▸ Consegna:
Estrai senza alcuna modifica dal brano sull'aritmia atriale il passo che va da "Arrivò la specialista" fino a "gravi danni neurologici." incluso.
======== Estratto
Mi alzai dal letto e provai a misurare i valori della pressione arteriosa. Sembravano normali.
Le mie conoscenze in materia a quel punto non arrivavano oltre, sperai soltanto che non fosse nulla di grave.
A parte questo "tam-tam" disordinato dentro il petto, fisicamente mi sentivo in forma, per cui
non mi lasciai abbattere, facendo finta che fosse un problema da poco, con l'ostinazione di un mulo,
badando più alle puntualità che al mio malessere, montai in macchina e poco dopo mi trovai sul posto di lavoro.
Senza dare comunque troppo risalto all'accaduto, confidai il problema a un mio collega che al
contrario di me ne comprese l'entità e si preoccupò, riconoscendo l'urgenza immediata di accompagnarmi
al pronto soccorso.
Visitato in una saletta, rimasi parcheggiato per ore con una flebo che avrebbe dovuto risolvere
il mio problema, ma per tutto il tempo il mio stato non migliorò affatto. Ero insofferente e agitato,
mi comportavo come se fossi un visitatore casuale e non un paziente, non stavo neanche sdraiato ma seduto
a un angolo del lettino, con una buona dose di incoscienza e contro ogni logica, insistevo nel voler
essere dimesso. Il mio collega continuava a presenziare accanto a me invitandomi alla calma,
mi sentivo quasi in colpa a quel punto per avergli condizionato la serata. Lui fu molto disponibile,
voleva restare forse fino a vedermi riprendere, o quantomeno mostrare segni di miglioramento.
Arrivò la specialista del reparto per comunicarmi la necessità di un ricovero, illustrando il
quadro clinico, l'importanza e l'urgenza del mio problema. La definizione che diede al disturbo fu
"aritmia atriale". Mi spiegò in che modo la cavità superiore del cuore partecipa al pompaggio
del sangue, spingendolo nella cavità ventricolare, che a sua volta lo manda in circolo. L'aritmia
in questione deve essere corretta in breve tempo, perché il rischio che si corre in presenza
di pulsazioni disordinate, è che quella porzione di sangue che ristagna dentro il ventricolo si
coaguli, dando luogo a dei trombi che andando in circolo, possano causare gravi danni neurologici.
================
======== Dati forniti
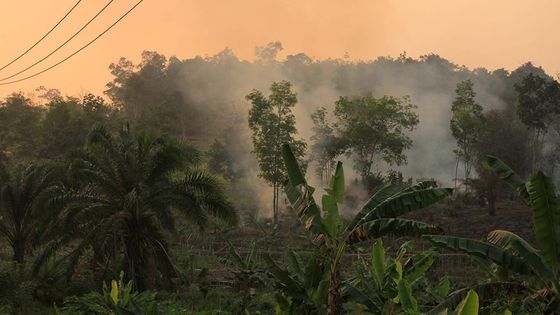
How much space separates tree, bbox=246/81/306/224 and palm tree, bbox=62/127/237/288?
2561 centimetres

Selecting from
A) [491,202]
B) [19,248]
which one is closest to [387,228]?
[19,248]

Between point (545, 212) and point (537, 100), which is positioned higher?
point (537, 100)

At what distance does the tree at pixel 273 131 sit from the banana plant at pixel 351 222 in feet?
106

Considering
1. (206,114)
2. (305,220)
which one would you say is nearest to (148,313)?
(305,220)

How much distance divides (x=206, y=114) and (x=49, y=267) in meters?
78.0

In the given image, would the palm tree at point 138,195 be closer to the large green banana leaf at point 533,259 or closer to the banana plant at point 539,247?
the banana plant at point 539,247

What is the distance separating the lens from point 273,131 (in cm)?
4716

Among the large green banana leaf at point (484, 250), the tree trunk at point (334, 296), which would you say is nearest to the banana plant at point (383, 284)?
the tree trunk at point (334, 296)

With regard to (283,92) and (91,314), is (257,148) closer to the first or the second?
(283,92)

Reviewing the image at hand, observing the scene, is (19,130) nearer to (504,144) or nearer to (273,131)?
(273,131)

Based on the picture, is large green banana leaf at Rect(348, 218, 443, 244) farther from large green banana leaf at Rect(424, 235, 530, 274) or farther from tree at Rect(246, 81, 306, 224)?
tree at Rect(246, 81, 306, 224)

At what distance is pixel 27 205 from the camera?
24.9 metres

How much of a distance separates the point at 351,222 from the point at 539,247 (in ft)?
12.2

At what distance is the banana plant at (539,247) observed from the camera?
1071 centimetres
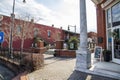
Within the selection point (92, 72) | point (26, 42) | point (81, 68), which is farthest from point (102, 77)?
point (26, 42)

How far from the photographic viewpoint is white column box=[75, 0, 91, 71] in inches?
325

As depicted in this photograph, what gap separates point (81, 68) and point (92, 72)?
865 millimetres

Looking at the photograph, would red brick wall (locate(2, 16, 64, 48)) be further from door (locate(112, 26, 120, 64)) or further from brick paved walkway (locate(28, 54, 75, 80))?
door (locate(112, 26, 120, 64))

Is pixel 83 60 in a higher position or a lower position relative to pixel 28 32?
lower

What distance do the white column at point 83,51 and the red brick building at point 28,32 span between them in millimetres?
13496

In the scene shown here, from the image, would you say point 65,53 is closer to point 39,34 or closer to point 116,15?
point 116,15

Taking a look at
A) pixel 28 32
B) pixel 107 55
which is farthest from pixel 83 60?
pixel 28 32

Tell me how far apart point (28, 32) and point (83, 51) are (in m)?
16.2

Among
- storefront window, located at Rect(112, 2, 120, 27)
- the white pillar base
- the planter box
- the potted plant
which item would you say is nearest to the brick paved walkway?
the white pillar base

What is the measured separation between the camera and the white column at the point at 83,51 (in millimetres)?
8258

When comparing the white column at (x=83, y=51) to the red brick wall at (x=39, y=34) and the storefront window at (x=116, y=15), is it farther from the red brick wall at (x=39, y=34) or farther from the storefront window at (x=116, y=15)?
the red brick wall at (x=39, y=34)

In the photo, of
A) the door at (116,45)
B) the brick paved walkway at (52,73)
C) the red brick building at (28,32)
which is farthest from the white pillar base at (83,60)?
the red brick building at (28,32)

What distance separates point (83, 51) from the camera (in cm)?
840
================
▸ Esercizio svolto:
Arrivò la specialista del reparto per comunicarmi la necessità di un ricovero, illustrando il
quadro clinico, l'importanza e l'urgenza del mio problema. La definizione che diede al disturbo fu
"aritmia atriale". Mi spiegò in che modo la cavità superiore del cuore partecipa al pompaggio
del sangue, spingendolo nella cavità ventricolare, che a sua volta lo manda in circolo. L'aritmia
in questione deve essere corretta in breve tempo, perché il rischio che si corre in presenza
di pulsazioni disordinate, è che quella porzione di sangue che ristagna dentro il ventricolo si
coaguli, dando luogo a dei trombi che andando in circolo, possano causare gravi danni neurologici.